There is a Poisson process I'm observing for a window $4.5$ units in length. I'm conditioning on the fact that the first event happened within $1.5$ units from the start of the time window. Meaning that if the first event doesn't happen before $1.5$ units, the observation would be discarded. In my valid observation (where the condition above was first satisfied), the first event happened at time, $t=1$. And the second event didn't happen until the end of the interval. I want the rate, $\mu$ that will maximize the likelihood of making these observations.
My attempt
We know that the first event has to happen before $t=1.5$. The only question is, where inside this $1.5$ unit window the first event happens. This is a truncated exponential distribution. The PDF of this is given by (divide regular PDF by CDF at $1.5$):
$$f_{T_1}(t) = \frac{\mu e^{-\mu t}}{1-e^{-1.5 \mu}}$$
And the second event from there (time taken to it: $T_2$) is just an exponential distribution with rate $\mu$. And we know the second event fell outside the interval, so $T_2>3.5$.
The likelihood function for these two observations becomes:
$$L(\mu) = f_{T_1}(t=1) P(T_2>3.5)$$ $$ = \frac{\mu e^{-\mu}}{1-e^{-\mu}} e^{-3.5 \mu}$$ $$ = \frac{\mu}{e^{4.5 \mu} - e^{3.5 \mu}}$$
Now, this likelihood function doesn't seem to have any maxima. It starts out really large at $\mu=0$ and then just decreases from there. Does this suggest that $\mu=0$ is the best rate that satisfies these requirements? Or did I make a mistake somewhere?
Though the result is unintuitive, it is correct! (With the caveat that you should write "$\mu$ has no MLE" rather than "the MLE of $\mu$ is $0$).
To see why, consider the simpler experiment, where you're just observing a $\mathrm{Poisson}(\mu)$ process until some point $C$ and don't see anything.

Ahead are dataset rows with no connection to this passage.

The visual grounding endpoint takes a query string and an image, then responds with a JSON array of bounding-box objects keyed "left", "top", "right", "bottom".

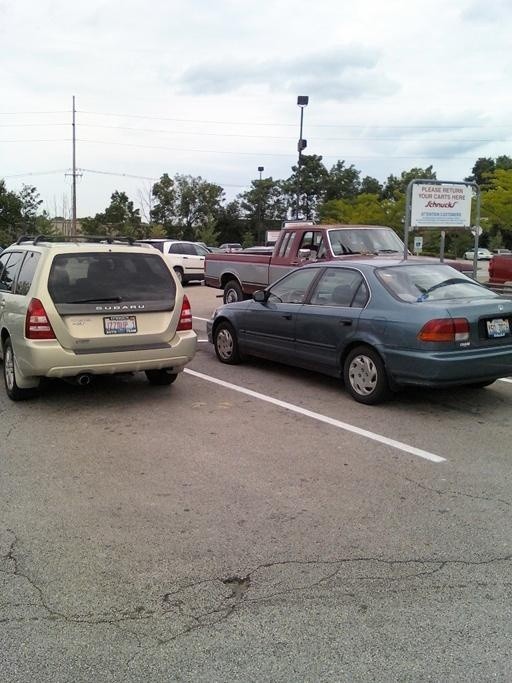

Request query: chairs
[{"left": 322, "top": 283, "right": 417, "bottom": 309}]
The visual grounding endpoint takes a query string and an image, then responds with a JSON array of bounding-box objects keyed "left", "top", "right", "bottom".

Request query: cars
[
  {"left": 207, "top": 261, "right": 512, "bottom": 405},
  {"left": 463, "top": 248, "right": 512, "bottom": 261}
]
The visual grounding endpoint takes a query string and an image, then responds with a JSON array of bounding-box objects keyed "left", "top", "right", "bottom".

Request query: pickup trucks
[{"left": 204, "top": 225, "right": 412, "bottom": 304}]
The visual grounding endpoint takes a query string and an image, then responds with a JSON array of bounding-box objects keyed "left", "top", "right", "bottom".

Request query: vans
[
  {"left": 135, "top": 238, "right": 243, "bottom": 285},
  {"left": 0, "top": 234, "right": 198, "bottom": 401}
]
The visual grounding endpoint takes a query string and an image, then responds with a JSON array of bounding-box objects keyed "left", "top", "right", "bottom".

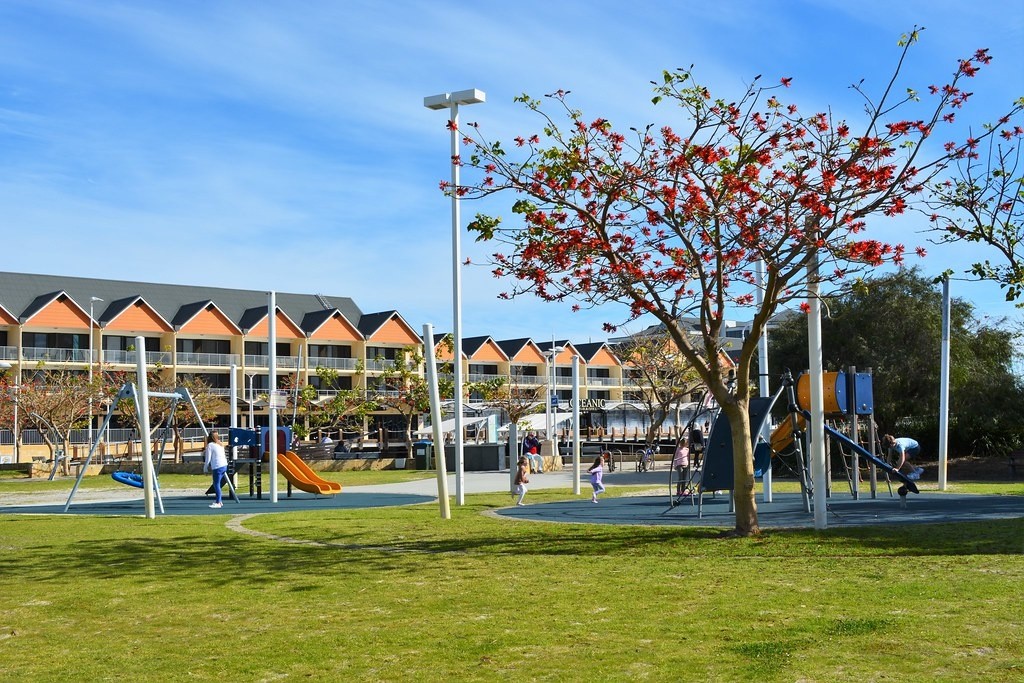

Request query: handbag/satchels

In this case, it's easier to see that that as you decrease $\mu$, the probability of observing an event in $[0, C]$ decreases, and so the maximum likelihood estimate of $\mu$ is $0$.
In this more involved case, we first observe an event $T_1$ before observing that $T_1 + T_2 > C$. Now, if $T_1$ were not truncated, then the likelihood of observing $T_1 = 1$ would be $L(\mu; T_1 = 1) \rightarrow 0$ as $\mu \rightarrow 0$. This would counteract the fact that the likelihood of $T_2 + 1 > C$ grows to $1$ as $\mu \rightarrow 0$, and so produce a strictly positive MLE for $\mu$.
However, since $T_1$ is truncated by the conditioning, $(T_1|T_1 \leq 3/2) \xrightarrow{\mathrm{d}}\mathrm{Uniform}(0, 1.5)$, and so $L(\mu; T_1 = 1) \rightarrow 2/3$ instead of $0$. This allows $L(\mu; T_1 = 1, T_2 > 3.5) \rightarrow 2/3$ as $\mu \rightarrow 0$, and indeed, the likelihood function is decreasing in $\mu$.
Now, it would be wrong to say that $\hat{\mu}_{\mathrm{MLE}} = 0$ since in the $\mu = 0$ case, the event $\{T_1 \leq 3/2\}$ cannot happen. This is not a zero-probability event that can be handled smoothly for the purposes of conditioning, and so $0$ must be excluded from the parameter space for this experiment.
Thus, $L(\mu; T_1 = 1, T_2 > 3.5)$ has no maximum in the parameter space $(0, \infty)$, and so the MLE doesn't exist.